Copy the records below verbatim, from the line containing "Put these objects" through the line containing "1.79 metres", including both of those lines and nothing else.

** Begin **

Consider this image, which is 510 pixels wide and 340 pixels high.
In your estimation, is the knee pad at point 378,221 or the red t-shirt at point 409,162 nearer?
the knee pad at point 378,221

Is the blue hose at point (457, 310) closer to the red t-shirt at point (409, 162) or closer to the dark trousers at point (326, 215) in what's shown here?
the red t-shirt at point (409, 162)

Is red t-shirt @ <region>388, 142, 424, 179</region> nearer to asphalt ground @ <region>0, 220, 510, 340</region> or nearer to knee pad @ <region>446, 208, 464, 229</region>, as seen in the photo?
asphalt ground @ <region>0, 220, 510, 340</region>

** End **
** Begin **

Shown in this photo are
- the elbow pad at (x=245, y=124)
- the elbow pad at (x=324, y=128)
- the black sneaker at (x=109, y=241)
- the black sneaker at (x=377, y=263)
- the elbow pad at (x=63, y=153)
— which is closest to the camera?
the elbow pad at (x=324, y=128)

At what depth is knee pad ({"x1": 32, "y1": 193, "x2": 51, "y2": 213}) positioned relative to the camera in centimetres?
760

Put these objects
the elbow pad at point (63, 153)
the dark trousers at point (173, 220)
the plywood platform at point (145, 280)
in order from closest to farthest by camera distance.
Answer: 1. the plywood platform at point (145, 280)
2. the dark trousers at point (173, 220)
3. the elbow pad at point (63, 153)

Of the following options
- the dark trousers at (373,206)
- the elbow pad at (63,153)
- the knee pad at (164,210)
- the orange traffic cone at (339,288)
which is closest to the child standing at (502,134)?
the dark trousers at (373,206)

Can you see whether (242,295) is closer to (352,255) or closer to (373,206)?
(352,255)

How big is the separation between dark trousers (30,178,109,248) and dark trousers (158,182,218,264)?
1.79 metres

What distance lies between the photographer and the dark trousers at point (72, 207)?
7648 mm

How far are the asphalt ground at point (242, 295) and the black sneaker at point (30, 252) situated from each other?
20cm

** End **
** Begin **

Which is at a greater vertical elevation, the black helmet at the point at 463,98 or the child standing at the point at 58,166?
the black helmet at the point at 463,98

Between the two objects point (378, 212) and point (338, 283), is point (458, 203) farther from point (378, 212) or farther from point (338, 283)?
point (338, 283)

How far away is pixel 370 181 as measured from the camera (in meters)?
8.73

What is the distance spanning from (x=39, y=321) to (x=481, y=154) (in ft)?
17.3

** End **

[OUTPUT BELOW]
Put these objects
the elbow pad at point (63, 153)
the dark trousers at point (173, 220)
the plywood platform at point (145, 280)
in order from closest to farthest by camera distance.
Answer: 1. the plywood platform at point (145, 280)
2. the dark trousers at point (173, 220)
3. the elbow pad at point (63, 153)

Of the following options
- the dark trousers at (373,206)
- the elbow pad at (63,153)
- the knee pad at (164,210)
- the orange traffic cone at (339,288)
which is closest to the child standing at (502,134)?
the dark trousers at (373,206)

Can you see whether (242,295) is closer to (352,255) or closer to (373,206)?
(352,255)

How big is the separation between dark trousers (30,178,109,248) and dark trousers (158,182,218,264)?
1.79 metres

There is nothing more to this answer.